Like Jolie, Palin flies a plane, has a greater than average number of kids, a good-looking husband, beauty-pageant good looks, a hair and make-up team (at least during the campaign), an international profile, and the ability to command extraordinary levels of media attention. Unlike Jolie, however, Palin cannot seem to get away with anything. Some of this may be the result of their handlers—Jolie, as the far richer of the two, can afford more people and appears to have a more sophisticated media team for her arena than Palin does for hers—and some the result of their different politics and lifestyle choices. Some of it likely has to do with their different manners of speaking—folksy versus sophisticated—and Jolie's greater gift for mythmaking self-display, as well.
But a large part of it, surely, has to do with the fact that, as women have transitioned into new roles over the past century, we've wound up with two systems in which they can operate—what I've come to think of as the system of power and the system of beauty. Most actresses succeed first within the system of beauty, moving later into roles where they take on other forms of power as directors, studio owners, or crusaders for various causes.

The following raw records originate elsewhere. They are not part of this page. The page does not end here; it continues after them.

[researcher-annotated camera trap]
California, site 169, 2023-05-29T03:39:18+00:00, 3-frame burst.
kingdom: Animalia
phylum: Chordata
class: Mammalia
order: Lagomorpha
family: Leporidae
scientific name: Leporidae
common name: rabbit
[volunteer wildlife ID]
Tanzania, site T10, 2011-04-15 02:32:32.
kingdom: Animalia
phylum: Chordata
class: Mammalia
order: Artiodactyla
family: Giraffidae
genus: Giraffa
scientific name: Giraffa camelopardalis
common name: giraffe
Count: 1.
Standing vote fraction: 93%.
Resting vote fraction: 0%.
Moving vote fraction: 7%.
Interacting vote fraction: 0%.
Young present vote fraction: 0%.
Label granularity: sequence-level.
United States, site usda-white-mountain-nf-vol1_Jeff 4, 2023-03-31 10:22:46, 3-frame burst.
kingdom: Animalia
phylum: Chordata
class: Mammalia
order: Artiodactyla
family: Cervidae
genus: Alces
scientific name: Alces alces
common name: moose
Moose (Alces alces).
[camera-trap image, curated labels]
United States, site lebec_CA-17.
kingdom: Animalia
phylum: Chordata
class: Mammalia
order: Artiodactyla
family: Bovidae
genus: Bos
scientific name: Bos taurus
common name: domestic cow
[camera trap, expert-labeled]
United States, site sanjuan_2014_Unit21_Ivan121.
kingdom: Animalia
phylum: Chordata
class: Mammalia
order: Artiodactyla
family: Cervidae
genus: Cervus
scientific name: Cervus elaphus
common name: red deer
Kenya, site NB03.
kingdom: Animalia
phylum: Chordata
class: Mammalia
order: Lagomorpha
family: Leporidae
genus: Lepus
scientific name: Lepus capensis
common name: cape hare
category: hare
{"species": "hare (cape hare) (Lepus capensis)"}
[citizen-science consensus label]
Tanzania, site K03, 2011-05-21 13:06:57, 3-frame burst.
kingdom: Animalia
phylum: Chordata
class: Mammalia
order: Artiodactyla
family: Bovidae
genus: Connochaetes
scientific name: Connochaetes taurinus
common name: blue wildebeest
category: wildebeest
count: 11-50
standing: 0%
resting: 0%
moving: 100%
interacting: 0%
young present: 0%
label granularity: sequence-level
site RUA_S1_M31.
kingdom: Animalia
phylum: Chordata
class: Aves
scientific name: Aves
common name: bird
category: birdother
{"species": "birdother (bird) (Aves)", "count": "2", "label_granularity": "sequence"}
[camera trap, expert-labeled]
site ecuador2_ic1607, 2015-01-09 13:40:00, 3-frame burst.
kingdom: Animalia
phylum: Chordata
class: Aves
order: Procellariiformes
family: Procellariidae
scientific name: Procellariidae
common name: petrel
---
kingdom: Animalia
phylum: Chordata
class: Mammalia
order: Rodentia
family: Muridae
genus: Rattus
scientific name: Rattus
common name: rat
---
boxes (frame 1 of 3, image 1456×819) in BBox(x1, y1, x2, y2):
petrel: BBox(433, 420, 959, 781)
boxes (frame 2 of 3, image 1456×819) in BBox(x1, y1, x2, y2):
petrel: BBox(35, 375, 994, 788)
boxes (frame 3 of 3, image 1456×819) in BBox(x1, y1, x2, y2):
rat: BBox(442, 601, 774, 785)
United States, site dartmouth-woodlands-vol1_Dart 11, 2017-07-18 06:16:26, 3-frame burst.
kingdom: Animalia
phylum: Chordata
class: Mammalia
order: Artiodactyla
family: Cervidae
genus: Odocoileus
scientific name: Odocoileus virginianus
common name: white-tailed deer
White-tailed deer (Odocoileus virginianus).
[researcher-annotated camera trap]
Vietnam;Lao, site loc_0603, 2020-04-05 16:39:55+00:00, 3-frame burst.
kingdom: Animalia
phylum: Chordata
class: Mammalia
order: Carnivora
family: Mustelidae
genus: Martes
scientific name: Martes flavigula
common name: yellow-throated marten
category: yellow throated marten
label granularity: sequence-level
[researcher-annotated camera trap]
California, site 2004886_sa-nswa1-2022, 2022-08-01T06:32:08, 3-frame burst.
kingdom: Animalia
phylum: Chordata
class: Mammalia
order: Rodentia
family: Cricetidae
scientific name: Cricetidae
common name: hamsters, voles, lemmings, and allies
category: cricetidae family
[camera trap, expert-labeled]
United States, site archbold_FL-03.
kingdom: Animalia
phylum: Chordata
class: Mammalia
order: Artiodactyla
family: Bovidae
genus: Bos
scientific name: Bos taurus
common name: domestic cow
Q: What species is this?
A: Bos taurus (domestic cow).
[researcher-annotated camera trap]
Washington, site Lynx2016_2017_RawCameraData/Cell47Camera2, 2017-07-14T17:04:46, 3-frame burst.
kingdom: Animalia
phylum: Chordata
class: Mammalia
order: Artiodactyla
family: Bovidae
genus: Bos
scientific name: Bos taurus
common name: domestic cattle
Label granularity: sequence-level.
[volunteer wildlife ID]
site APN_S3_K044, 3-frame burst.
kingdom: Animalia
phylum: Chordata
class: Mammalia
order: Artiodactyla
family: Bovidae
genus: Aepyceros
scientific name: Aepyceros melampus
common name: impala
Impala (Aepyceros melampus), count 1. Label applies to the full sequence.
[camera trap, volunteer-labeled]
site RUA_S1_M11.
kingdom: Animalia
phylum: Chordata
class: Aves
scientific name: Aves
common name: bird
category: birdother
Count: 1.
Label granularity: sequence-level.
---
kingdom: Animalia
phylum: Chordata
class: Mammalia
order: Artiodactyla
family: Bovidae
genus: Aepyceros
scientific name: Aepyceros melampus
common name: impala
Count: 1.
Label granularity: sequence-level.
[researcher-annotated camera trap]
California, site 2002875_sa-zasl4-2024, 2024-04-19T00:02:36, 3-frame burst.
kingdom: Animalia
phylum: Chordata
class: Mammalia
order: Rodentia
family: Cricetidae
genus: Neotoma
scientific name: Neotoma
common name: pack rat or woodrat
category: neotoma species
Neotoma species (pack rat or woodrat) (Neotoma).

Most women in politics, in contrast, begin within the system of power—a system from which women have historically been excluded. Jolie may look like she's "got it all," but she's still combining mainly female archetypes as an emissary from the system of beauty. And she's most prominently an international spokeswoman for children who are displaced victims of conflict—the kind of work traditionally done by first ladies more than presidents. (That's not to say she's not having a powerful impact; my friends in the international development arena tell me she's had one.) She dresses beautifully, is a clothing spokesmodel, a movie star.
But Palin is a governor—the first female chief executive of the most male-dominated state in the nation—and was trying to be the first female vice president. She has tried and still tries to meld archetypically masculine roles with traditionally feminine ones while contending for prominence within the system of power—a much tougher challenge, and one that leads to things like cracks about her "slutty flight attendant" look from the likes of David Letterman (among many other things). Remember the controversy of Hillary Clinton's hint of cleavage? Or how the then-Mary Bono traded in her long California hair for a severe brunette 'do after taking her husband's slot in office? (She's since let it grow long again.)
Women in politics by and large practice the politics of physical negation, where an early goal is finding a look that's pleasantly unremarkable, so people can focus on the words and work. There are consultants who work with women leaders around the globe to help them find these happy middle-grounds. The higher they ascend, the more the problem created by the simultaneous need for erasure and visibility recurs.
In the past, there has been chatter about Jolie toying with a bid for office. It would be a true test of her abilities if she could make the transition to the much harsher system of power while preserving her present persona. I suspect, however, even she would have trouble holding all her archetypes together if she did so.